Image du Transsibérien des années 1980-1990 : une puissante locomotive électrique VL-80 et des voitures lourdes et confortables.
Puissante CC russe sur le Transsibérien actuel. La ligne est électrifiée en 3000 v continu, solution qui avait été envisagée en France pour la ligne du PLM. Les Russes ont fait mieux en appliquant cette technique française et en achetant aussi des CC-7100 Alstom. Cliché Matolet.
Traction diesel actuelle sur une ligne d’embranchement du Transsibérien. Cliché Matolet.
Entre Irkoutsk et Pékin, sur une ligne d’embranchement du Transsibérien.
La plaque du train « Baïkal », le plus prestigieux des trains de voyageurs du Transsibérien. Rappelons que « Transsibérien » n’est pas le nom d’un train, mais d’une ligne (c’est-à-dire une voie ferrée), en dépit des habitudes prises par le grand public.
Plaque du train Moscou-Pékin qui utilise, sur une partie de son trajet, le Transsibérien.
Un train sur le Transsibérien en 2008. La ligne est à voie double et entièrement électrifiée depuis l’ère soviétique.

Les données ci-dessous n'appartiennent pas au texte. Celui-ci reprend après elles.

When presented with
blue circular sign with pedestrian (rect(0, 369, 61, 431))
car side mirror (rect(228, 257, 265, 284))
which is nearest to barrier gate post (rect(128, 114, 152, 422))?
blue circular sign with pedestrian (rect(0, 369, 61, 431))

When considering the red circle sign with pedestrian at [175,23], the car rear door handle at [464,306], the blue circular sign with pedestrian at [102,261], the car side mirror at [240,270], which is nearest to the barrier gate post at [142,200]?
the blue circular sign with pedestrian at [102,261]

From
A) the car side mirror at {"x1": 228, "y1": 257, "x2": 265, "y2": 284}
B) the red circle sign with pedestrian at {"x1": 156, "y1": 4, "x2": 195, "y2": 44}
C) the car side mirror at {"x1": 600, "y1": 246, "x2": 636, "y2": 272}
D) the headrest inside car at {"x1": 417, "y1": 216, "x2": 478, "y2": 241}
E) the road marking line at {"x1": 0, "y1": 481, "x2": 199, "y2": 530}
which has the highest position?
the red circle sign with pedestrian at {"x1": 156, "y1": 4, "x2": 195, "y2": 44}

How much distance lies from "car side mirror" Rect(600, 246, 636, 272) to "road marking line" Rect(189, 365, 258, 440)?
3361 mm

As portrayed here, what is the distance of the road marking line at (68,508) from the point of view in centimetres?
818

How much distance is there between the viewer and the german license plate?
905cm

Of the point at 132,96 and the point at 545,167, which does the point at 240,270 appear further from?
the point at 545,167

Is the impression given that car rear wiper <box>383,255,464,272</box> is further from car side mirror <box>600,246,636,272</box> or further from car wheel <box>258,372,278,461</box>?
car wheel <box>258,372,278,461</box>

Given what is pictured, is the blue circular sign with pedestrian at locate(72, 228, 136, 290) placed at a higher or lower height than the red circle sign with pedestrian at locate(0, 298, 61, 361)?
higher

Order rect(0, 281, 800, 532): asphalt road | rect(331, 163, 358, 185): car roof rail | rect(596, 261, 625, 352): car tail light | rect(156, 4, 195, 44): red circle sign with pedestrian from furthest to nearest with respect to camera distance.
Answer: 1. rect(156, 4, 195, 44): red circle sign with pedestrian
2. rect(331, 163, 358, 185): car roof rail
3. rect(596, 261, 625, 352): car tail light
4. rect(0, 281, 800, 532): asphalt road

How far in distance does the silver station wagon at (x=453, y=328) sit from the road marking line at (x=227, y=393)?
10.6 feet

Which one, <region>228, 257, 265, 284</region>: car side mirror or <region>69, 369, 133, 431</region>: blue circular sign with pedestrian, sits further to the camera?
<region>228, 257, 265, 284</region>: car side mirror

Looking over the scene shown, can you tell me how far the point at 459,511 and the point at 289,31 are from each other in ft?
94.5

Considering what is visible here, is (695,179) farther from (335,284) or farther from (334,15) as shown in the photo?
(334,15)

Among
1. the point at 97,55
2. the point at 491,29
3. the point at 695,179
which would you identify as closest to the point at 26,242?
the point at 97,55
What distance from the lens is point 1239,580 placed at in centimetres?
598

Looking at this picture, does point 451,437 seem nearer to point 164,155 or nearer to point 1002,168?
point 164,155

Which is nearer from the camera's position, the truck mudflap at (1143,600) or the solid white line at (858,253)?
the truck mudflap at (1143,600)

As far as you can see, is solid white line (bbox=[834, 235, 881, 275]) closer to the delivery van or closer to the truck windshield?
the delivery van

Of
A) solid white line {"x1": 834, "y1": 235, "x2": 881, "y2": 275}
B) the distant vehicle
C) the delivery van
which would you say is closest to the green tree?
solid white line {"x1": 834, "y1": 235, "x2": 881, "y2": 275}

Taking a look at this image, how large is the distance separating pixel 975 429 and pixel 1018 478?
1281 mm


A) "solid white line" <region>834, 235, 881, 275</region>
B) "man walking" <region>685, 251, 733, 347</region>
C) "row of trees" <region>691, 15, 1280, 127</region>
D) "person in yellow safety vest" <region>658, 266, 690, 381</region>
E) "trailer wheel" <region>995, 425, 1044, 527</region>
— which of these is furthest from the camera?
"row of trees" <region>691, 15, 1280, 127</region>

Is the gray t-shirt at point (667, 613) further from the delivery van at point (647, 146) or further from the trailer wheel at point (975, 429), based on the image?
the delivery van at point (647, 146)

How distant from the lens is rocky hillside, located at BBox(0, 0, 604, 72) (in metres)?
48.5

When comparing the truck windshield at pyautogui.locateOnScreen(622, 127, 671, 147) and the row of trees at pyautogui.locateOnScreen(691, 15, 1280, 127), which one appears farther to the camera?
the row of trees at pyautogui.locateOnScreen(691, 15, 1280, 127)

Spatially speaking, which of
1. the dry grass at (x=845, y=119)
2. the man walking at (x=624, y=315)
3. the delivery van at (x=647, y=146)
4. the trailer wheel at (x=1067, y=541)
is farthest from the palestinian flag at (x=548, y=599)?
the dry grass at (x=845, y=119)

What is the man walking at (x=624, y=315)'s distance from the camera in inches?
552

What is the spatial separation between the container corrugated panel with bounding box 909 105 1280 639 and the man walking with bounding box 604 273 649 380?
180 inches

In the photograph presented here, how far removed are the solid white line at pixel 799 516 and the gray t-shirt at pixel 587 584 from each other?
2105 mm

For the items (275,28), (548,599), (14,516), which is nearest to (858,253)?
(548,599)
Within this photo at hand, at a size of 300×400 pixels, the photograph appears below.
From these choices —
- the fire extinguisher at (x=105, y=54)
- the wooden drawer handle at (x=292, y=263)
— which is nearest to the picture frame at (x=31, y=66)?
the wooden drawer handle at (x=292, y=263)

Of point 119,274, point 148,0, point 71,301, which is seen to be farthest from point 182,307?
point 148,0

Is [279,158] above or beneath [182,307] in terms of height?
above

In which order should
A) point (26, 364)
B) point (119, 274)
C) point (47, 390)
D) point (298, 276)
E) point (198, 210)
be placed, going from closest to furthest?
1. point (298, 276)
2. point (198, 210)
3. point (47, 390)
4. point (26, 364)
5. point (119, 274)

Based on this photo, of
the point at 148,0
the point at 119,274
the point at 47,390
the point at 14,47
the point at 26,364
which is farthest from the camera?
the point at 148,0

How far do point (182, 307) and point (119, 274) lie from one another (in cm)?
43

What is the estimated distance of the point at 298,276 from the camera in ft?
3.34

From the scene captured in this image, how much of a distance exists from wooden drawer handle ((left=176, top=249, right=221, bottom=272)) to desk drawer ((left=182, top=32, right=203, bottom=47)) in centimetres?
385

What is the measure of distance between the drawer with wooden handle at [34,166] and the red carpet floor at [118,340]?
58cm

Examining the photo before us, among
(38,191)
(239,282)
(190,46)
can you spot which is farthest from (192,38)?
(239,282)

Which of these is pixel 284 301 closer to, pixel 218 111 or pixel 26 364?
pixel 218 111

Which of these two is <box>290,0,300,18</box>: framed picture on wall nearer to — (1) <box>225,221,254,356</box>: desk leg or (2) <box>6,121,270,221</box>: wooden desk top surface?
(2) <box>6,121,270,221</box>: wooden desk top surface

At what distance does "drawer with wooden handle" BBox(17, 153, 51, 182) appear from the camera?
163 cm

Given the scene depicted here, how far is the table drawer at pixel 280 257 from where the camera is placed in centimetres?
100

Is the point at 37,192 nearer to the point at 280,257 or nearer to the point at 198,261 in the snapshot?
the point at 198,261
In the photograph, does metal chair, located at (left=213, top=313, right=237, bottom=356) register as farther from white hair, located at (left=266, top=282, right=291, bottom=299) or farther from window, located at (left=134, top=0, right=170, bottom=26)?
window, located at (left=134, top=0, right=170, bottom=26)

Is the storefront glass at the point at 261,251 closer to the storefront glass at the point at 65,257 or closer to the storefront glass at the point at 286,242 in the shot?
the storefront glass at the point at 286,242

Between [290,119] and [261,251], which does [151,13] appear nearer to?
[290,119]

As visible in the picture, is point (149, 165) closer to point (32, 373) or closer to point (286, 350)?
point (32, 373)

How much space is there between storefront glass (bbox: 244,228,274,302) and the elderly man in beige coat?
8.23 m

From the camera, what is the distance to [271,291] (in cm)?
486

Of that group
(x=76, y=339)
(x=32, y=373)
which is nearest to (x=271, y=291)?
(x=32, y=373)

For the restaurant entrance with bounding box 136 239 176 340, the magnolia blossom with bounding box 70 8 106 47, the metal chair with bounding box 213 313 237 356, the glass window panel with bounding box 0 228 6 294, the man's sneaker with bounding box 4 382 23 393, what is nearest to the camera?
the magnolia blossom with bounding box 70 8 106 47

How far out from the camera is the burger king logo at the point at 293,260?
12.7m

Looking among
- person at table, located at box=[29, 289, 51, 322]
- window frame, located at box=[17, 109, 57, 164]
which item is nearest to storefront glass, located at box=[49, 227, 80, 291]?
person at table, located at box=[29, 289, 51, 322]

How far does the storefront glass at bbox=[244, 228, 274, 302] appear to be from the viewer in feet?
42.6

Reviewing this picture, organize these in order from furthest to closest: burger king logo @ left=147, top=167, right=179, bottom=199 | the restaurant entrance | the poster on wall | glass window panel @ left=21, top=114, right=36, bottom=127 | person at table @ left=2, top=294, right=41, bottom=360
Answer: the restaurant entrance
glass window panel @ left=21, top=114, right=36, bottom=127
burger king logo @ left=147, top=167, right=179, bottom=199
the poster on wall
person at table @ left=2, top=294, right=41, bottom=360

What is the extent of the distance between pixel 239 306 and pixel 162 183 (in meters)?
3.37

2 réflexions sur « Les trains du Transsibérien, trains de toutes les Russies. »

  1. Il serait intéressant de savoir comment a été choisi l’écartement de voie russe.

    1. Deux thèses possibles : erreur de transcription avec 1534 au lieu de 1435 mm (mais je n’y crois pas, car l’écartement russe est de 1524 ramené à 1520 mm) ou choix d’un chiffre rond en « verstes » russes. Je reviendrai sur ce sujet. Bien cordialement.